Suzuki Motor Corp  (SZKMY)  accelerated its full-year profit outlook Friday as robust sales in India offset Japanese yen strength and helped it overtake its larger domestic rivals. 

The Shizuoka, Japan-based automaker raised its full-year operating profit by 11.1% to ¥200 billion ($1.9 billion), despite keeping its sales outlook intact at ¥3.1 trillion. The company also raised its profit estimate at the recurring and net levels by 14% and 56%, respectively.

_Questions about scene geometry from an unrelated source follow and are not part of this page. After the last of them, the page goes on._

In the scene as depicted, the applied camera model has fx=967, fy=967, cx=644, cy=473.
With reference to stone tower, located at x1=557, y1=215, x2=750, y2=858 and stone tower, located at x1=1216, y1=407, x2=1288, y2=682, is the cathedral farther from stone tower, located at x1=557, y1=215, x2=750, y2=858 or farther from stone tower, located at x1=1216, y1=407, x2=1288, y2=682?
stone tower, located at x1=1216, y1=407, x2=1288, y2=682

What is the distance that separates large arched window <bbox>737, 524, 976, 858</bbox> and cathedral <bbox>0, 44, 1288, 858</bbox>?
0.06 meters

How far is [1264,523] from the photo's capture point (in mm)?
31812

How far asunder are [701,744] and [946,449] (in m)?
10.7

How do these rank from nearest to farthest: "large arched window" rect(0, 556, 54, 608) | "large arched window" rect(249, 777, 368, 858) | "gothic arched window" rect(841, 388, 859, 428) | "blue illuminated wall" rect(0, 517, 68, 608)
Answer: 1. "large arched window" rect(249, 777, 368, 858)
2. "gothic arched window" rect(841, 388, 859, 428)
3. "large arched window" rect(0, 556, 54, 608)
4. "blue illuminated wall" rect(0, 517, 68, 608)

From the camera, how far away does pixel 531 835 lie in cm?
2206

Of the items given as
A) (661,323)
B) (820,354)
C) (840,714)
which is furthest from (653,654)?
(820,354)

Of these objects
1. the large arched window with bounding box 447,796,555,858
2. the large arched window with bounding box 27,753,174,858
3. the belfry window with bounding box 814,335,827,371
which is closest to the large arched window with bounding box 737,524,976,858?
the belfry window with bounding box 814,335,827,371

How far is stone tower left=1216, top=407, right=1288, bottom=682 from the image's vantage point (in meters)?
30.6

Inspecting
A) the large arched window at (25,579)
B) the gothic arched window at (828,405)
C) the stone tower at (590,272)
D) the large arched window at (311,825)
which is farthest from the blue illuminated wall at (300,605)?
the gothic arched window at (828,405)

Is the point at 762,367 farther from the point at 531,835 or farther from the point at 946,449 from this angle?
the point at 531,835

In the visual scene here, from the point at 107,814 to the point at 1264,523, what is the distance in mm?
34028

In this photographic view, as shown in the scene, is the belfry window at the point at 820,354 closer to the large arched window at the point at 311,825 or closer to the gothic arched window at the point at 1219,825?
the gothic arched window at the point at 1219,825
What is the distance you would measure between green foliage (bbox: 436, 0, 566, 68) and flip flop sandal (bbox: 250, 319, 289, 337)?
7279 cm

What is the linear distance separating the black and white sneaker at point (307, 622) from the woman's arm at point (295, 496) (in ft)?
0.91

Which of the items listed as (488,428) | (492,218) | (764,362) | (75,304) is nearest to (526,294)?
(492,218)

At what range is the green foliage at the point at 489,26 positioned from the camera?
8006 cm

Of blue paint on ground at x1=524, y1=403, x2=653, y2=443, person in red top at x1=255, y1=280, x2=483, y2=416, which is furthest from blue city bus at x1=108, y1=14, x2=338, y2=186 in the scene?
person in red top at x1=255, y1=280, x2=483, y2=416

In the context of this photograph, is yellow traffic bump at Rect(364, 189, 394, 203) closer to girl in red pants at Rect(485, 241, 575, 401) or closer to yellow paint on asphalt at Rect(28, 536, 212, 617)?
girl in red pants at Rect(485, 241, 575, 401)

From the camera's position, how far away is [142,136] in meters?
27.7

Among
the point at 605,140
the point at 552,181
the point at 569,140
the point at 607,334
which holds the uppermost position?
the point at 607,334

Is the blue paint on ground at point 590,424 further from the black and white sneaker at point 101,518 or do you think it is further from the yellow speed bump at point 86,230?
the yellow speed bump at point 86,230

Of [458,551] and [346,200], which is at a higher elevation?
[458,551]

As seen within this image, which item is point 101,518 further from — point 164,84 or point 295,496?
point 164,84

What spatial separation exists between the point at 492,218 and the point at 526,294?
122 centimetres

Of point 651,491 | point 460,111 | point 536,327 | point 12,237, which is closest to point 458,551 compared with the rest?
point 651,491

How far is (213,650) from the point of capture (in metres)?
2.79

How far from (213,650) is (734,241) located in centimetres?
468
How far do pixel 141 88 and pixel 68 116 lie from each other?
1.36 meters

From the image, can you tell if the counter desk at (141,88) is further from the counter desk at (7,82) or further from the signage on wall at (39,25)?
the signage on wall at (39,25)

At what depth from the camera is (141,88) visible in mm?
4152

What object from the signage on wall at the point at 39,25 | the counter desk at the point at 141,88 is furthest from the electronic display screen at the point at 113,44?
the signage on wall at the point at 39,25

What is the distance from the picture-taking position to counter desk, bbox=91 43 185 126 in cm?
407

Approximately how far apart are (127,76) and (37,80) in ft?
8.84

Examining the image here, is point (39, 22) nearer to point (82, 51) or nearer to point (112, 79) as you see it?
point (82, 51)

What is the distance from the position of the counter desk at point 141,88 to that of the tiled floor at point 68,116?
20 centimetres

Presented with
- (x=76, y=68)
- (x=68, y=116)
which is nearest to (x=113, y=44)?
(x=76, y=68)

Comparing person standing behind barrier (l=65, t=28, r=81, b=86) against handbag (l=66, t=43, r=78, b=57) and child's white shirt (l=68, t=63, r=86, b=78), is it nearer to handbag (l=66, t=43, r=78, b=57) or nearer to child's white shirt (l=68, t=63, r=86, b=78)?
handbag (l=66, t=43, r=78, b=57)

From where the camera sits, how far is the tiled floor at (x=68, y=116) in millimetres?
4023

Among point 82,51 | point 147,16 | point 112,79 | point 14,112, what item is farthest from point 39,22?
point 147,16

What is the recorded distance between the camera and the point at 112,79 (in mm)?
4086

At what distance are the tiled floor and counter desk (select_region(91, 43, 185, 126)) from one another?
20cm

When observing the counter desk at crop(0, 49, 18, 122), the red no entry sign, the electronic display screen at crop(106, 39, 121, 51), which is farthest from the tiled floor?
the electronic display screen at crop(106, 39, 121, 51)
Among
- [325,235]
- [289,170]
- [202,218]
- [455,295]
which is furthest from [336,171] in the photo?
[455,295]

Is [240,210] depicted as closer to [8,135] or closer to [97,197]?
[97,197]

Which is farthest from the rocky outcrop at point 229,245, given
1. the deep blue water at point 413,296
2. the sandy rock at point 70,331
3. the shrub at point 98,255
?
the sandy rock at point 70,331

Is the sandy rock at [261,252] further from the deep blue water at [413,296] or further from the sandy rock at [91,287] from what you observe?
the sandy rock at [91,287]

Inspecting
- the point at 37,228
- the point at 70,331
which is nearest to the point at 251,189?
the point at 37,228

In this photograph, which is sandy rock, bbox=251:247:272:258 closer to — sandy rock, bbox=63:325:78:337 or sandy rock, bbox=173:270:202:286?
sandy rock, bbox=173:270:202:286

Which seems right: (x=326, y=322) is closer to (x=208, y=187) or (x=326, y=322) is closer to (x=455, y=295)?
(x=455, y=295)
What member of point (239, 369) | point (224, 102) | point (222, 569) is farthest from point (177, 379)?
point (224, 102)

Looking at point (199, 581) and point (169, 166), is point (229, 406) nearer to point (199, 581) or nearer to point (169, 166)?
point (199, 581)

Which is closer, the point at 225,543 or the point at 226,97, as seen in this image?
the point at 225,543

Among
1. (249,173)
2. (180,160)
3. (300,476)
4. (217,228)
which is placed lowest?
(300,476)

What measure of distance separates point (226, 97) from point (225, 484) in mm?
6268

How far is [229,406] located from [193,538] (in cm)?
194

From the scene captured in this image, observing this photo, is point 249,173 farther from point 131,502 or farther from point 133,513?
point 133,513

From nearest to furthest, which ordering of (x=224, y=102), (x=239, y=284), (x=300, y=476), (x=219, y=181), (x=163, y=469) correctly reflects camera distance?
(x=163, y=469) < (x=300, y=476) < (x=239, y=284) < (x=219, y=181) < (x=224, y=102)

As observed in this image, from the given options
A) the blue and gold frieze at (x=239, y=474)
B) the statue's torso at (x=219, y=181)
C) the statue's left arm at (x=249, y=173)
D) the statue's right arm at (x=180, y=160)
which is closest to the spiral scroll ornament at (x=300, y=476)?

The maker of the Swift and Vitara models attributed the upgrade to strong sales in India, where subsidiary Maruti Suzuki India dominates about half of the Indian passenger car market. Suzuki also pointed to Europe as a source of strength. These were more than enough to offset the impact of yen appreciation, which has caused headaches to many Japanese exporters so far this year, as well as weaknesses elsewhere such as Indonesia and Pakistan.

Gains from the sales of its investment securities are contributing to the jump in net profit, the carmaker said.

For the six months through September 30, Suzuki saw operating profit advance 14.3% to ¥115.5 billion despite a 3.6% drop in sales to ¥1.5 trillion. The automaker also reported increases of 8.7% and 26.4% at the operating and net levels.

The automaker's geographical footprint differs from many other of its Japanese rivals. In the second quarter, the company generated 43% of its sales in Asia outside of Japan, 42% in Japan, and 11% in Europe. Its presence in the U.S. is less than 5%.

This composition compares with larger rivals such as Toyota (TM) and Nissan (NSANY) , which rely about 40% of their sales on North America. They will report half-year results next week.

Since April 1, the start of Suzuki's fiscal year, the yen has appreciated 8% against the dollar, 10% against the euro, and 9% against the Indian rupee. The company revised its forex assumption to ¥104 from ¥105 against the dollar, to ¥116 from ¥120 against the euro, and to ¥1.58 from ¥1.6 against the Indian rupee.

Suzuki's shares, however, have risen nearly 18.7% over that same time period, which marks the traditional start of Japan's corporate year. This compares to losses of 4.27% for Toyota and 2.8% for Nissan.